Your goal: Put the lines into a JSON list of strings, one string per line with blank lines omitted. Start with the line containing "How long is" and go on through the final line of the items, both ends included.

-- BEGIN Record extracts --

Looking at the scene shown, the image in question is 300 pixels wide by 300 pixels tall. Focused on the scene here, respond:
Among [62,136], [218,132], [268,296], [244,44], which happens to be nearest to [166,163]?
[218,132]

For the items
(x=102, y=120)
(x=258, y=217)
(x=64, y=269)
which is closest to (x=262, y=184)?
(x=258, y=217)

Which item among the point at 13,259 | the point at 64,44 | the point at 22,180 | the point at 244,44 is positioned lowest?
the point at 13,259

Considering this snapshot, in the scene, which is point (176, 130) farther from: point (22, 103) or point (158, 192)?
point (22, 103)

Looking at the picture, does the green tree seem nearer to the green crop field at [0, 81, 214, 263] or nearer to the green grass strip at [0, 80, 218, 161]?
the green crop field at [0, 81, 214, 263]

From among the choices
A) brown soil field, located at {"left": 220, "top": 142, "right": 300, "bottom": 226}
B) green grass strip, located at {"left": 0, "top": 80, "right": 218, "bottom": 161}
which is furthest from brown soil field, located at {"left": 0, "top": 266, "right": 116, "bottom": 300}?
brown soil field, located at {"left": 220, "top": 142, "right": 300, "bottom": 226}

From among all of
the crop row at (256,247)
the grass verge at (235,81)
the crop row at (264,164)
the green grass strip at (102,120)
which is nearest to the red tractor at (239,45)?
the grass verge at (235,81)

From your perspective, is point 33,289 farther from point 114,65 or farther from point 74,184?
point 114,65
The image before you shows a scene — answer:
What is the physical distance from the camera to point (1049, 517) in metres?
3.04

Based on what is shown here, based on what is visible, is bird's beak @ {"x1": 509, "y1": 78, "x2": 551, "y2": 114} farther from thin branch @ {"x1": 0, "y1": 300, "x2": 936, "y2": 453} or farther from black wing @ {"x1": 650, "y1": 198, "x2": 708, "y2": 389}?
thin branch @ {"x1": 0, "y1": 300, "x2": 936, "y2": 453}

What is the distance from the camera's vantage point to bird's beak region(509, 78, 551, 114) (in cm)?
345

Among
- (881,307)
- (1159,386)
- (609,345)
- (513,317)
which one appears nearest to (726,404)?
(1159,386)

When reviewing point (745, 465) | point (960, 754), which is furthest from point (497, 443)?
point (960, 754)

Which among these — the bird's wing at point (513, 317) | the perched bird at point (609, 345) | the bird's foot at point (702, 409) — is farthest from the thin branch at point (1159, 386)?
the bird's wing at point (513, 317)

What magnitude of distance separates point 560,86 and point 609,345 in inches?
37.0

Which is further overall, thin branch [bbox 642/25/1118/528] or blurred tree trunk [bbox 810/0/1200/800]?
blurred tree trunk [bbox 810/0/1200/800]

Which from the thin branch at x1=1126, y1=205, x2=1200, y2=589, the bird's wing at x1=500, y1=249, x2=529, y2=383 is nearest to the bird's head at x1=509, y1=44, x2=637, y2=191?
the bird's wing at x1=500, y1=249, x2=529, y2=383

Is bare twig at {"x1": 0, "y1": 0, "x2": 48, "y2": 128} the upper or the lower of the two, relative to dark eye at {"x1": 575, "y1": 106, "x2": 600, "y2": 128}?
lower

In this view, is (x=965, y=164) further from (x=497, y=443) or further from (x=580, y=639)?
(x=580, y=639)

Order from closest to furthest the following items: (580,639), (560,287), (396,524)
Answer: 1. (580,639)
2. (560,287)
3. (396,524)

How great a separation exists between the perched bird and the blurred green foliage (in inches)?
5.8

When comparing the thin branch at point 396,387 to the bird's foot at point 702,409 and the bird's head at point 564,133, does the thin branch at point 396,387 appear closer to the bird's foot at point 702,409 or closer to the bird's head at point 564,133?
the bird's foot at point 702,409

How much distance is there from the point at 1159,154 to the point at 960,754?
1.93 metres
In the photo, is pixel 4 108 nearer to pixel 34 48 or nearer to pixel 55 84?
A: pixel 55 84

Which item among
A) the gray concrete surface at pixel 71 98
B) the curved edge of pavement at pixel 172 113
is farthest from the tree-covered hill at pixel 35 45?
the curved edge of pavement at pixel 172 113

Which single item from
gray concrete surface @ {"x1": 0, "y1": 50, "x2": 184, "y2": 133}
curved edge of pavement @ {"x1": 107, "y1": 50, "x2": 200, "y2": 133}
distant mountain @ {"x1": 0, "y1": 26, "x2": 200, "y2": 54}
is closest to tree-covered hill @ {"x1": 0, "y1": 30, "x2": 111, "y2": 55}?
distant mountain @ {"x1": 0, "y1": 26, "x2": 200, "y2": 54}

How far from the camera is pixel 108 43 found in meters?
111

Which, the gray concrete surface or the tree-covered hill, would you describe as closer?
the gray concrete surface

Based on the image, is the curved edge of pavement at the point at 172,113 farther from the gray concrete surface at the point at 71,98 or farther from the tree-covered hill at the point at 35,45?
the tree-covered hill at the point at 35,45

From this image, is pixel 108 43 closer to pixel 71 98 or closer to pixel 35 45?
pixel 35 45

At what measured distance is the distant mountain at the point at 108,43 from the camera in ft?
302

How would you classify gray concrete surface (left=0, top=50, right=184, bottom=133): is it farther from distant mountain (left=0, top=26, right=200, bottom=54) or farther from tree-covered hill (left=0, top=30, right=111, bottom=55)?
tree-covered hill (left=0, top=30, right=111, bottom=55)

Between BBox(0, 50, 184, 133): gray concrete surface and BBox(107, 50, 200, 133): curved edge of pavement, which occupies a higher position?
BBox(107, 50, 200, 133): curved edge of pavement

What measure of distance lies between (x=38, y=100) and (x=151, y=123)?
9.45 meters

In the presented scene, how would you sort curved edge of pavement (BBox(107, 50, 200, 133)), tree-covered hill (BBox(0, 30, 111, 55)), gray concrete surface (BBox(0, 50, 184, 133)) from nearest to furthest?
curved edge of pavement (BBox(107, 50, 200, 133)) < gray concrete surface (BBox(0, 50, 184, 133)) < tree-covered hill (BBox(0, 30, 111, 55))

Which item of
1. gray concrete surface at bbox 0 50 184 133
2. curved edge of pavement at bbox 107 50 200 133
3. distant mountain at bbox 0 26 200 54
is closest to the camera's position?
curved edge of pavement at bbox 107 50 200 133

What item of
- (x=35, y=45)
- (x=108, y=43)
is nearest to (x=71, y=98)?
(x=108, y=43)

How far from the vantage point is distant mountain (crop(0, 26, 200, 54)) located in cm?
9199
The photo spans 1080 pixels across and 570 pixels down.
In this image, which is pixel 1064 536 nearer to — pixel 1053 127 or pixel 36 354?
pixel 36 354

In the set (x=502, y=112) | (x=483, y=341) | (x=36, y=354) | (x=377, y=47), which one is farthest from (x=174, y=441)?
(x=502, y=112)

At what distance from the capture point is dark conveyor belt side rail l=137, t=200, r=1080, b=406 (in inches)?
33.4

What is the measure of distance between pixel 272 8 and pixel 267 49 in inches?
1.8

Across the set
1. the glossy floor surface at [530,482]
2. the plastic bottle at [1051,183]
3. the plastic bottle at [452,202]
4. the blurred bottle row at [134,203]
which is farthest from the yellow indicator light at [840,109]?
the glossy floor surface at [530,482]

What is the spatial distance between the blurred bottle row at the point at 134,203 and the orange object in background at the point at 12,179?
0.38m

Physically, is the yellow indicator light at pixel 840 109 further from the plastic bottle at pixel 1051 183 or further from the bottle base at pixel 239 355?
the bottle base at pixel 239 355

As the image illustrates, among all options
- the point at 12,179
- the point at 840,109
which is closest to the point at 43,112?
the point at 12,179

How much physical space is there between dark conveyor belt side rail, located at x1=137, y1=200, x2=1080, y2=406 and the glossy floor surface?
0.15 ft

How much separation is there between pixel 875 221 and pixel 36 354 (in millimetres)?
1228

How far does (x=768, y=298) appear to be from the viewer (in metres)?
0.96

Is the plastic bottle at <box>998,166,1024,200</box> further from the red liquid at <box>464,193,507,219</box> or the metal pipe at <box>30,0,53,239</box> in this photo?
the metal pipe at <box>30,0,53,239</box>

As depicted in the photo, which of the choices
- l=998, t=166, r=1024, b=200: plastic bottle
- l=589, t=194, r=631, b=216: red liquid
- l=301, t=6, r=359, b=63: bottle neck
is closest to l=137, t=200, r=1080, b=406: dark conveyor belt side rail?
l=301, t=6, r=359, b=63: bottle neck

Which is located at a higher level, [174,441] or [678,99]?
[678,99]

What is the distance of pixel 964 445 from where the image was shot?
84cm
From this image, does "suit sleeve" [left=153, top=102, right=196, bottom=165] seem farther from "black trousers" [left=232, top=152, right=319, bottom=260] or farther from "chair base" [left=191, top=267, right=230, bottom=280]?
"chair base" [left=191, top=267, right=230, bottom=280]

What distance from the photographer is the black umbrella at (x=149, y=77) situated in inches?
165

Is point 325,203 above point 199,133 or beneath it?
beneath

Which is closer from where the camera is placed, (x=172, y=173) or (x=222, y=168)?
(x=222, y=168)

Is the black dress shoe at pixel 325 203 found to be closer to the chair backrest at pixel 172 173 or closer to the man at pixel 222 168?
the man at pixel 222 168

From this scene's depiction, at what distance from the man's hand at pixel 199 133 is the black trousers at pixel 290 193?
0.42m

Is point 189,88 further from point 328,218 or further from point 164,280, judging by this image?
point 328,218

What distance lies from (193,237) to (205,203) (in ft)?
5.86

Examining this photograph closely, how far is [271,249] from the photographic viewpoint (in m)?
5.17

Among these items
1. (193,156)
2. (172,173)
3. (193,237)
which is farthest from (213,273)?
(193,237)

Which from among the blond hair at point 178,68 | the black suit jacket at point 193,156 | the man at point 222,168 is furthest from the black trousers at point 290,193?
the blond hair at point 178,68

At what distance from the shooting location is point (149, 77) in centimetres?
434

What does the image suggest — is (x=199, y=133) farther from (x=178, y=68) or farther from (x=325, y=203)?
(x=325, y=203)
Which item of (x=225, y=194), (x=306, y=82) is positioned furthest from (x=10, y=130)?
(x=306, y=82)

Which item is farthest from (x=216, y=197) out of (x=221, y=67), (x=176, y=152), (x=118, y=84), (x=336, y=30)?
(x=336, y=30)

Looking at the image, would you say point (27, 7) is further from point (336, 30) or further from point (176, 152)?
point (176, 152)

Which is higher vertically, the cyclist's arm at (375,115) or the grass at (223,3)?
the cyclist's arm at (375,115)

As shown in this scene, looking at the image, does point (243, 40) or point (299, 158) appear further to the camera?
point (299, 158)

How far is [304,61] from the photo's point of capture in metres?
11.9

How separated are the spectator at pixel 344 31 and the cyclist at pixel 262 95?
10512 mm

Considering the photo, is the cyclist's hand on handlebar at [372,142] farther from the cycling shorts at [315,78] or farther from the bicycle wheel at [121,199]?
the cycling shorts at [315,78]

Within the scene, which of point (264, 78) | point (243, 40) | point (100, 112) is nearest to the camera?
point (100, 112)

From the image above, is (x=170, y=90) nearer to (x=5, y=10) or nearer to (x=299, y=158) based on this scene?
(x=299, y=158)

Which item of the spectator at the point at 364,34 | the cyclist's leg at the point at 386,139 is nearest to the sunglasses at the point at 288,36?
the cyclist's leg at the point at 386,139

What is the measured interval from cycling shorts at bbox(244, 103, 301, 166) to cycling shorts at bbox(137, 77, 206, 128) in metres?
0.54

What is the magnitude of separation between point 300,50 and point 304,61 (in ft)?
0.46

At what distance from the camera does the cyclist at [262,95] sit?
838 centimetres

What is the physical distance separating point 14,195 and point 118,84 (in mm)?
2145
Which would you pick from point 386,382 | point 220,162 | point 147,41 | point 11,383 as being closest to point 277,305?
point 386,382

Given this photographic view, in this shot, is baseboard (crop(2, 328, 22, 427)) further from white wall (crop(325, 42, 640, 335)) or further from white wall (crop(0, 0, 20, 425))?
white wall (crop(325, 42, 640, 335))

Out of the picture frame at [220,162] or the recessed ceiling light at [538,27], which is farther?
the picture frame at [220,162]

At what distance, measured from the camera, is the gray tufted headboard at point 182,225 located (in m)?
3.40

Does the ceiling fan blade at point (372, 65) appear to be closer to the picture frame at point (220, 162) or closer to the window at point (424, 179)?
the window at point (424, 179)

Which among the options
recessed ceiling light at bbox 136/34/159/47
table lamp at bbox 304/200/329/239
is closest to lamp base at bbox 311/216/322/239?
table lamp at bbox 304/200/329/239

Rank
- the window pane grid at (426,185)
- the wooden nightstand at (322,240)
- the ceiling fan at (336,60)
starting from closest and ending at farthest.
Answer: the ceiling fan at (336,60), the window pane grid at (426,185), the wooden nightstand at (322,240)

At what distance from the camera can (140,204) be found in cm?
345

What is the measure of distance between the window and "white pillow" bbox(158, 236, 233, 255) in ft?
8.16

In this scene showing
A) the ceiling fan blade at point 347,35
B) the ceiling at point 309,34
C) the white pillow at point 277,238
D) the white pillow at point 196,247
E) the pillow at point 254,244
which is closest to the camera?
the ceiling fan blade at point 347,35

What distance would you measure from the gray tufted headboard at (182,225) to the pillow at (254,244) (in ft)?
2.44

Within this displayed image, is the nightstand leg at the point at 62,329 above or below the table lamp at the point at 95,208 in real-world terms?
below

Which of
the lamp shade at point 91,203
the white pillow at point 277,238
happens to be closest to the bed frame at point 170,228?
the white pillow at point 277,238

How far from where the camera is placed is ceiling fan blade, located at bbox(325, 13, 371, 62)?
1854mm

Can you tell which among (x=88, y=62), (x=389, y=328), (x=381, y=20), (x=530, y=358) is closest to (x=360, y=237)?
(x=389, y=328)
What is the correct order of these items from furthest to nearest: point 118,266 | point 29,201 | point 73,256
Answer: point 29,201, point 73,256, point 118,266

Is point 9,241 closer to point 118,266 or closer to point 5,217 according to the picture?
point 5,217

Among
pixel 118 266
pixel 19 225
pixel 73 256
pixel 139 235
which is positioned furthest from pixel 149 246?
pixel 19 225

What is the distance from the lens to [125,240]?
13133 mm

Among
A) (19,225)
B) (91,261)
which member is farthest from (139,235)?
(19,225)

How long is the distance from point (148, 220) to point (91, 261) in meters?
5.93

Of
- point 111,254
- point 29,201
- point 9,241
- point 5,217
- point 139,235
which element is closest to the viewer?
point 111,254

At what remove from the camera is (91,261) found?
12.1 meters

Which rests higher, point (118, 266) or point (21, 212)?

-- END Record extracts --

Task answer:
[
  "How long is the distance from point (148, 220) to point (91, 261) in meters?",
  "5.93",
  "Of",
  "- point 111,254",
  "- point 29,201",
  "- point 9,241",
  "- point 5,217",
  "- point 139,235",
  "which element is closest to the viewer?",
  "point 111,254",
  "At what remove from the camera is (91,261) found?",
  "12.1 meters",
  "Which rests higher, point (118, 266) or point (21, 212)?"
]